By PHILIP BARKER
It was 40 summers ago on a sunlit September afternoon that the crowd at Lord’s gave a standing ovation, not for a cricketer but a commentator.
The distinctive voice of John Arlott had become synonymous with cricket and the sound of summer and his fellow commentator Henry Blofeld spoke of ‘his inimitable Hampshire burr’.
In his writing and his broadcasting, Arlott came also to embody civilised human values.
Originally a poetry producer at the BBC, he began by covering India’s tour in 1946. His broadcasts were also relayed on the BBC’s overseas services, so by the time he ventured abroad he was already a celebrity.
In 1948, he was sent to cover England’s tour of South Africa and local newspapers announced excitedly “The Voice is coming”.
The trip was a long one and Arlott did not attend every match, meaning he missed Denis Compton’s triple century in Benoni.

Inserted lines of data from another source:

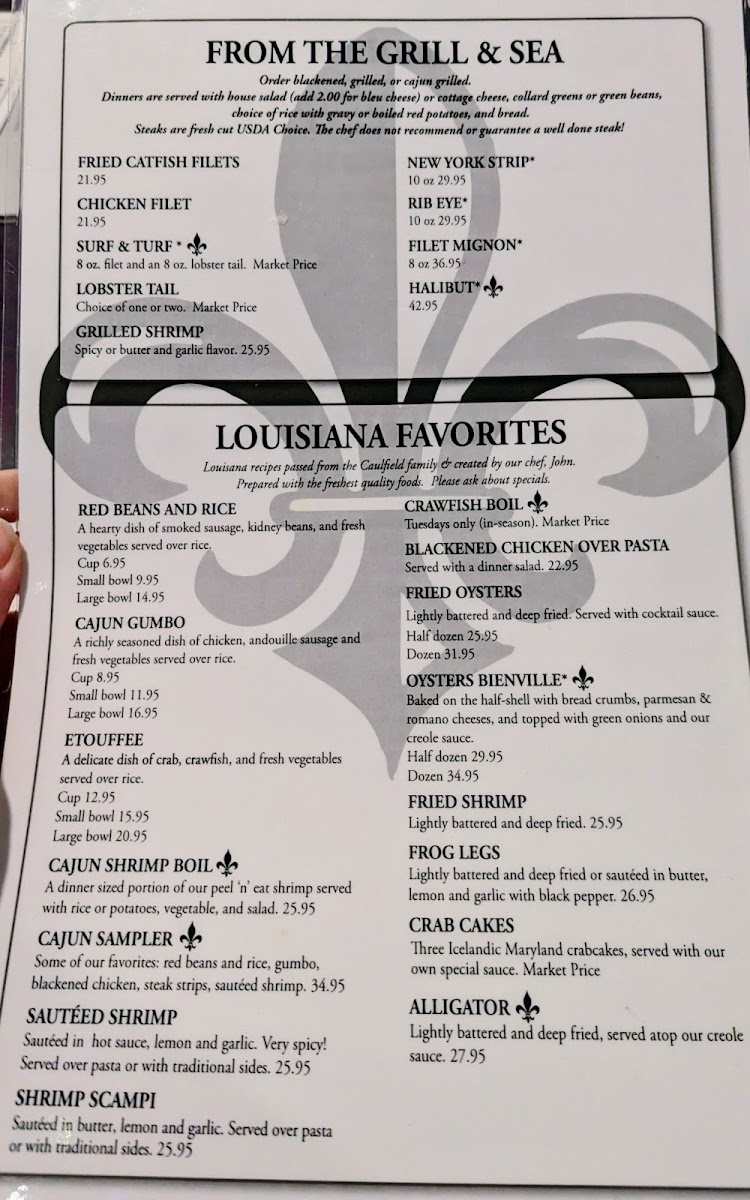 FROM THE GRILL & SEA

Order blackened, grilled, or cajun grilled.
Dinners are served with house salad (add 2.00 for bleu cheese) or cottage cheese, collard greens or green beans, choice of rice with gravy or boiled red potatoes, and bread.
Steaks are fresh cut USDA Choice. The chef does not recommend or guarantee a well done steak!

FRIED CATFISH FILETS
21.95

CHICKEN FILET
21.95

SURF & TURF *
8 oz. filet and an 8 oz. lobster tail. Market Price

LOBSTER TAIL
Choice of one or two. Market Price

GRILLED SHRIMP
Spicy or butter and garlic flavor. 25.95

NEW YORK STRIP*
10 oz 29.95

RIB EYE*
10 oz 29.95

FILET MIGNON*
8 oz 36.95

HALIBUT*
42.95

LOUISIANA FAVORITES

Louisana recipes passed from the Caulfield family & created by our chef, John.
Prepared with the freshest quality foods. Please ask about specials.

RED BEANS AND RICE
A hearty dish of smoked sausage, kidney beans, and fresh vegetables served over rice.
Cup 6.95
Small bowl 9.95
Large bowl 14.95

CAJUN GUMBO
A richly seasoned dish of chicken, andouille sausage and fresh vegetables served over rice.
Cup 8.95
Small bowl 11.95
Large bowl 16.95

ETOUFFEE
A delicate dish of crab, crawfish, and fresh vegetables served over rice.
Cup 12.95
Small bowl 15.95
Large bowl 20.95

CAJUN SHRIMP BOIL
A dinner sized portion of our peel 'n' eat shrimp served with rice or potatoes, vegetable, and salad. 25.95

CAJUN SAMPLER
Some of our favorites: red beans and rice, gumbo, blackened chicken, steak strips, sautéed shrimp. 34.95

SAUTÉED SHRIMP
Sautéed in hot sauce, lemon and garlic. Very spicy! Served over pasta or with traditional sides. 25.95

SHRIMP SCAMPI
Sautéed in butter, lemon and garlic. Served over pasta or with traditional sides. 25.95

CRAWFISH BOIL
Tuesdays only (in-season). Market Price

BLACKENED CHICKEN OVER PASTA
Served with a dinner salad. 22.95

FRIED OYSTERS
Lightly battered and deep fried. Served with cocktail sauce.
Half dozen 25.95
Dozen 31.95

OYSTERS BIENVILLE*
Baked on the half-shell with bread crumbs, parmesan & romano cheeses, and topped with green onions and our creole sauce.
Half dozen 29.95
Dozen 34.95

FRIED SHRIMP
Lightly battered and deep fried. 25.95

FROG LEGS
Lightly battered and deep fried or sautéed in butter, lemon and garlic with black pepper. 26.95

CRAB CAKES
Three Icelandic Maryland crabcakes, served with our own special sauce. Market Price

ALLIGATOR
Lightly battered and deep fried, served atop our creole sauce. 27.95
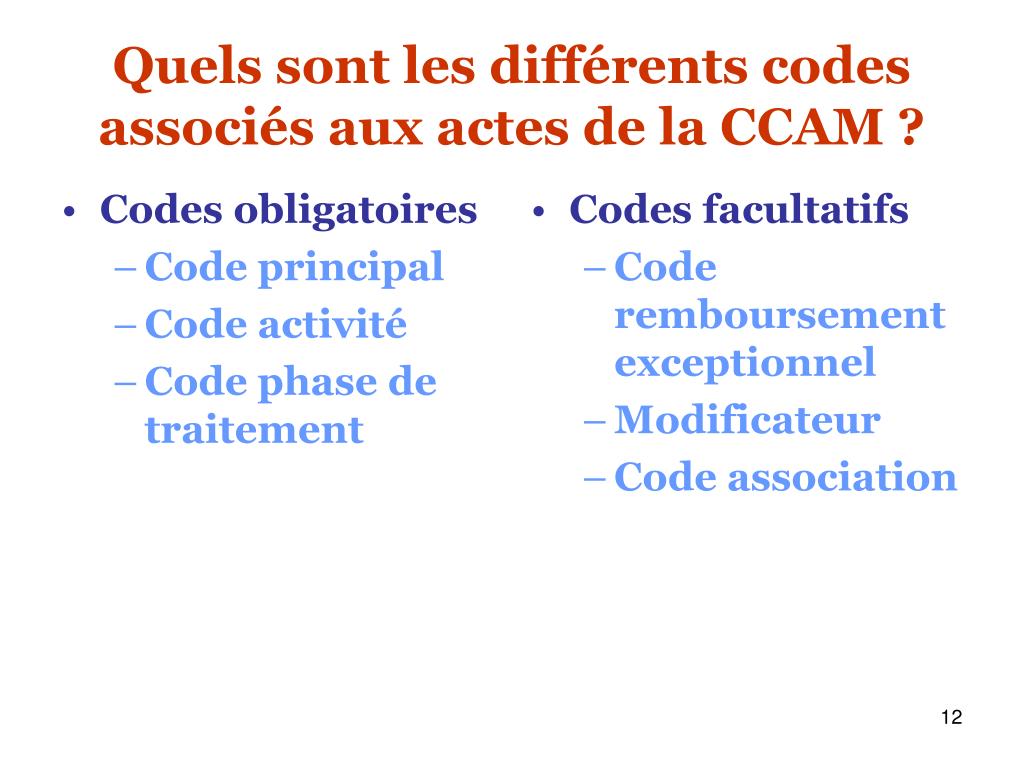 Quels sont les différents codes associés aux actes de la CCAM ?

• Codes obligatoires
– Code principal
– Code activité
– Code phase de traitement

• Codes facultatifs
– Code remboursement exceptionnel
– Modificateur
– Code association

12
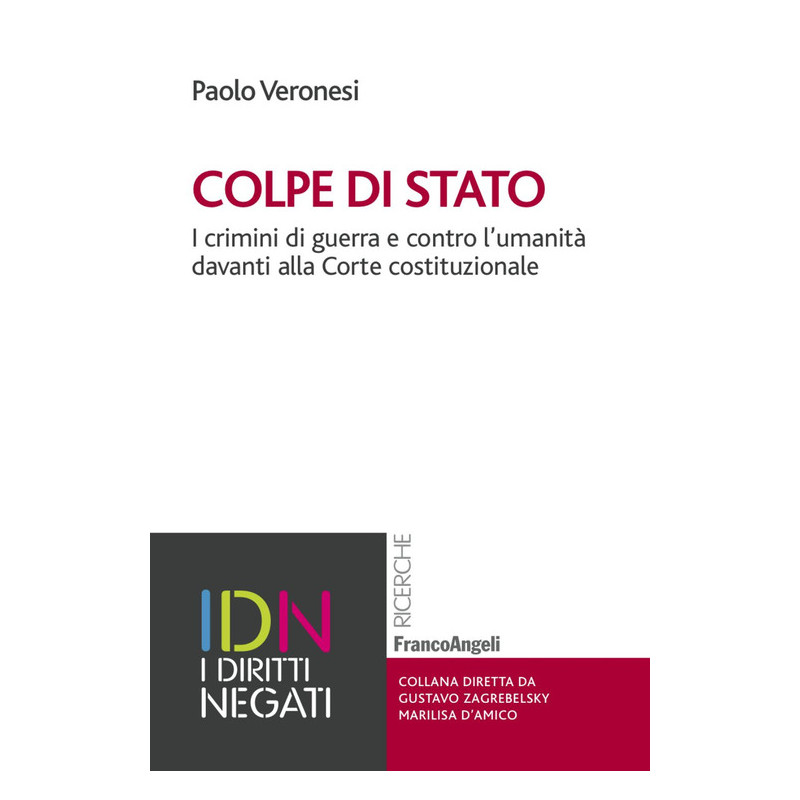 Paolo Veronesi

COLPE DI STATO

I crimini di guerra e contro l'umanità davanti alla Corte costituzionale

IDN

I DIRITTI
NEGATI

RICERCHE

FrancoAngeli

COLLANA DIRETTA DA
GUSTAVO ZAGREBELSKY
MARILISA D'AMICO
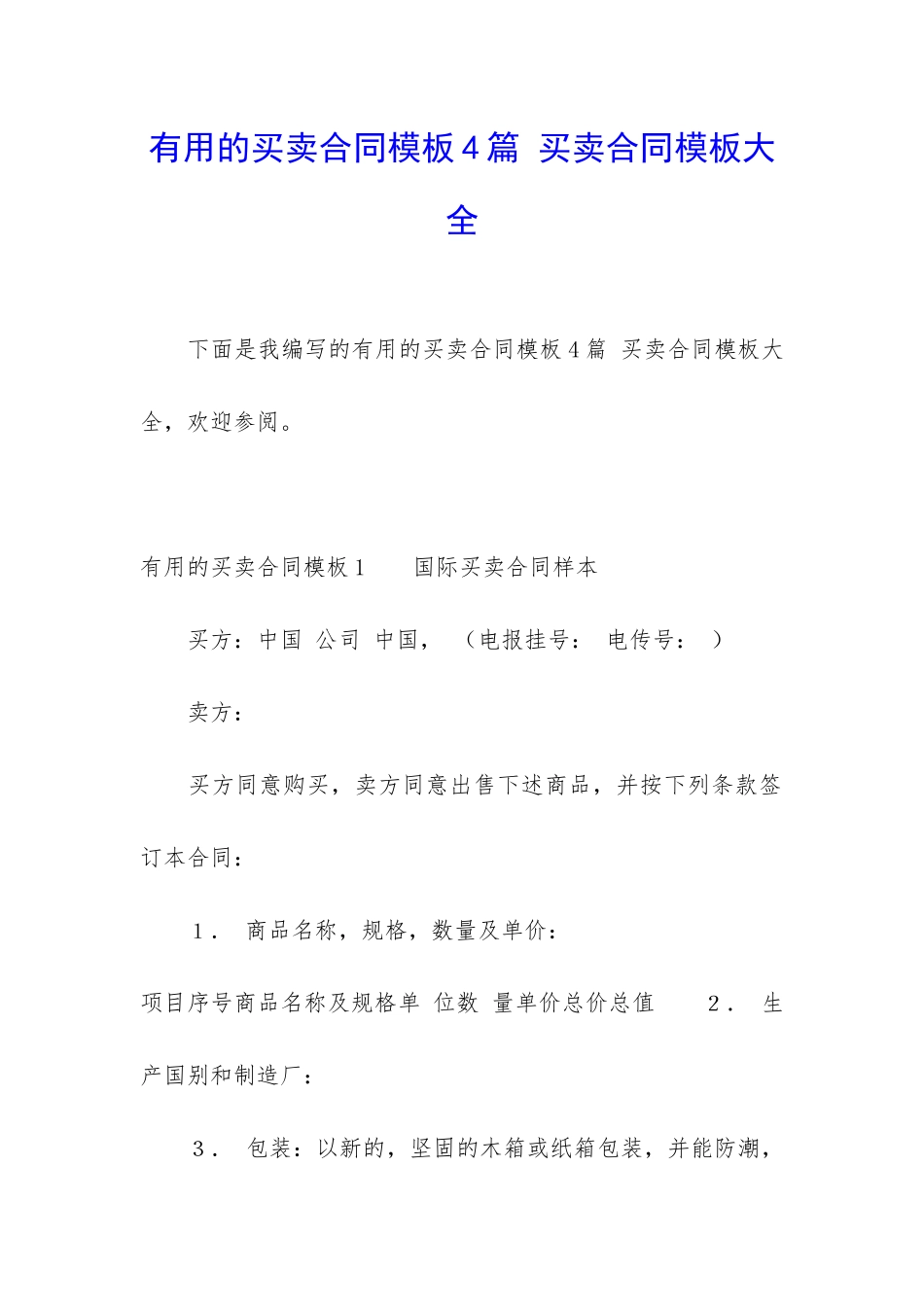 有用的买卖合同模板4篇 买卖合同模板大全

下面是我编写的有用的买卖合同模板4篇 买卖合同模板大全，欢迎参阅。

有用的买卖合同模板1　　国际买卖合同样本

买方：中国 公司 中国，　（电报挂号：　电传号：　）

卖方：

买方同意购买，卖方同意出售下述商品，并按下列条款签订本合同：

1．　商品名称，规格，数量及单价：

项目序号商品名称及规格单 位数 量单价总价总值　　2．　生产国别和制造厂：

3．　包装：以新的，坚固的木箱或纸箱包装，并能防潮，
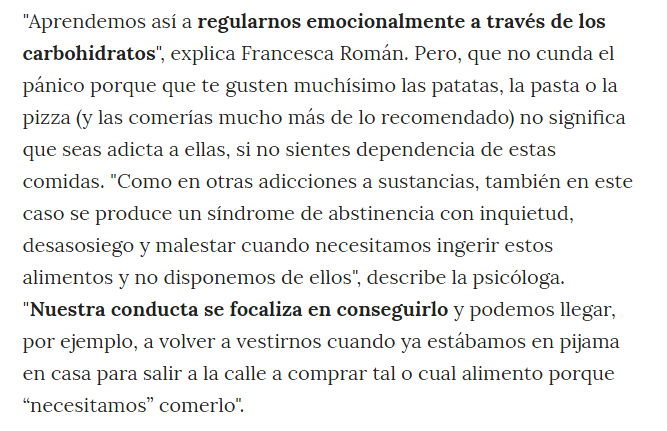 "Aprendemos así a regularnos emocionalmente a través de los carbohidratos", explica Francesca Román. Pero, que no cunda el pánico porque que te gusten muchísimo las patatas, la pasta o la pizza (y las comerías mucho más de lo recomendado) no significa que seas adicta a ellas, si no sientes dependencia de estas comidas. "Como en otras adicciones a sustancias, también en este caso se produce un síndrome de abstinencia con inquietud, desasosiego y malestar cuando necesitamos ingerir estos alimentos y no disponemos de ellos", describe la psicóloga. "Nuestra conducta se focaliza en conseguirlo y podemos llegar, por ejemplo, a volver a vestirnos cuando ya estábamos en pijama en casa para salir a la calle a comprar tal o cual alimento porque “necesitamos” comerlo".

Instead he walked down Commissioner Street in Johannesburg and witnessed an African man kicked in the gutter by an Afrikaner.
A year or so later, as a panelist on the radio programme ‘Any Questions’, Arlott described the South African government as ‘Nazi’.
“Anything can happen to a native man in South Africa carrying as far as murder,” he said.
“The present government is now issuing forms to ascertain everybody’s race. They give you the blanks to fill in. You can fill yourself in as European, African, Asiatic or ‘other coloured’. The greatest credit I can claim for our party is that when asked to fill in our race on leaving the Union, we filled in on the relevant line, the word human.”
His comments were branded “political” by Pretoria which sought to ban further BBC broadcasts.
A decade later Arlott received a letter from South African cricketer Basil D’Oliveira, denied an opportunity to progress because of the colour of his skin, and helped secure him a passage to England. After a spell in league cricket ‘Dolly’ joined Worcestershire and Arlott admitted his great pride when in 1966, the name B.L. D’Oliveira appeared on a test scorecard for the first time.
Two years later, a tour of South Africa was cancelled when the Pretoria government refused to accept D’Oliveira as an England team member.
South Africa’s cricketers were due to visit England in 1970 but there had been fierce protests during the 1969 Springbok rugby tour and Arlott spoke against the tour in a televised debate at the Cambridge Union.
“For personal reasons I shall not broadcast the matches of the South African tour. Apartheid is detestable to me and I would always oppose it,” he told readers of The Guardian in an article titled ‘Why I am off the air’.
“The Cricket Council has failed fairly to represent those British people especially cricketers who genuinely abominate Apartheid.”
In the end, the series was cancelled on government advice and instead Guinness sponsored five ‘Test’ matches between England and a multinational Rest of the World side, the very antithesis of apartheid.
Arlott’s cricket commentaries were mostly on radio and had the turn of phrase of a poet.
His description of the first Lord’s streaker in 1975, an unexpected moment, was unfaltering and without a hint of vulgarity.
He did do television on Sundays and during the tea interval he would lead a camera crew into the pavilion and give an apparently impromptu talk on the treasures and history of the club concerned.
By the late seventies, Arlott admitted that travelling to matches had become too tiring and although he made one final commentary on the Gillette Cup final in 1980, his last test match broadcast was the Centenary Test between England and Australia at Lord’s.
Although the Radio Times put him on their front cover, there were no laps of honour.
Camera crews clambered outside the Lord’s commentary box in the pavilion as Arlott signed off with the words: “69 for 2 after Trevor Bailey it will be Christopher Martin-Jenkins.”
He described this masterpiece of understatement as a ‘clean break’.
When Arlott made the man of the match presentation to Australia’s Kim Hughes, the applause was so prolonged that he was overcome and told the crowd: “You’ll have to stop applauding otherwise I won’t be able to speak.”
It was not a problem he’d often encountered.